**** Reading passage

However, what the authors of that papers of yours do *not* mention is
that analyzing this incomplete dataset by using all the complete
*observations*, while better that using only complete *subjects*, might
still lead to biased estimates, and that debiasing them should involve
multiple imputations of missing data in incomplete *observations*. That
subject was well explored by Rubin (since the 80's IIRC), and involves
the specialized packages I mentioned yesterday ... or turning to
Bayesian estimation, which is a horse of an entirely different color.
Look up the 2nd edition of Rubin's book (ca 1998 IIRC) on the subject
for (much) better explanations.

To summarize :

Repeated-measures ANOVA : manually tractable, needs balanced datasets,
therefore forces you to ignore incomplete *subjects*. Obsolete (but
smart an historically important).

Mixed-model ANOVA : manually intractable, accepts unbalanced datasets
but does not allow for partial observations, therefore forces you to
ignore incomplete *observations*. Modern solution, but does not accounts
for possible bias due to missing data.

===== Your paper stops here (and I started here yesterday) =====

Multiple imputations + Mixed-model ANOVA : allows you to use all
available information, estimates the loss of information incurred by
missing data and attempts to make up for it. Best frequentist
(classical) solution, needs specialized software, and might require
special modeling efforts of the missing-data mechanism if "missing at
random" is not "obviously" reasonable.

********
**** Listed records

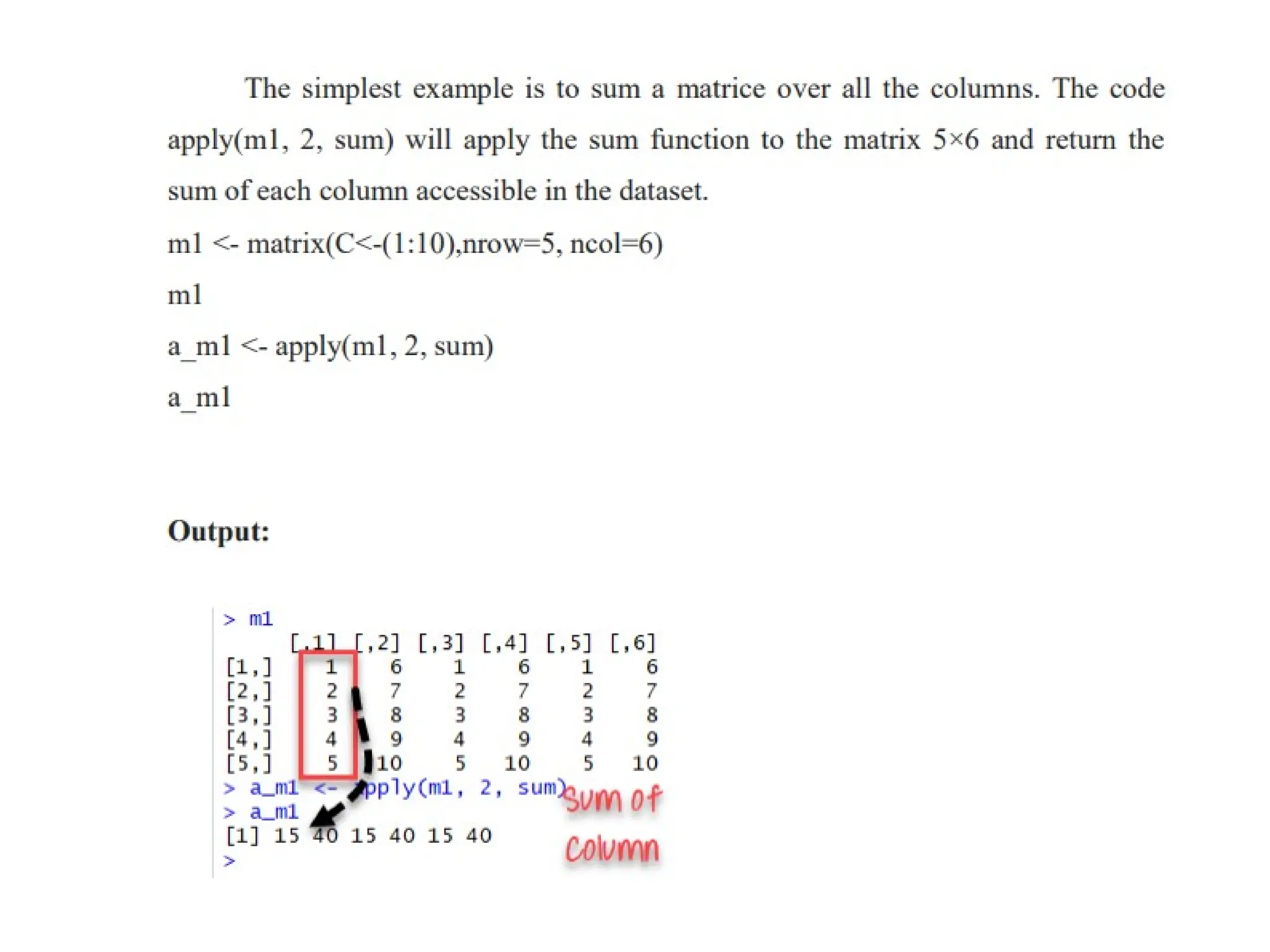 The simplest example is to sum a matrice over all the columns. The code apply(m1, 2, sum) will apply the sum function to the matrix 5×6 and return the sum of each column accessible in the dataset.

m1 <- matrix(C<-(1:10),nrow=5, ncol=6)

m1

a_m1 <- apply(m1, 2, sum)

a_m1

**Output:**

> m1
|  | [,1] | [,2] | [,3] | [,4] | [,5] | [,6] |
|---|---|---|---|---|---|---|
| [1,] | 1 | 6 | 1 | 6 | 1 | 6 |
| [2,] | 2 | 7 | 2 | 7 | 2 | 7 |
| [3,] | 3 | 8 | 3 | 8 | 3 | 8 |
| [4,] | 4 | 9 | 4 | 9 | 4 | 9 |
| [5,] | 5 | 10 | 5 | 10 | 5 | 10 |

> a_m1 <- apply(m1, 2, sum)
> a_m1
[1] 15 40 15 40 15 40
>

Sum of Column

********

→ Problem to solve:
Please list every analysis approach named in the summary of the forum post on missing data above.

→ Task response:
Repeated-measures ANOVA
Mixed-model ANOVA
Multiple imputations + Mixed-model ANOVA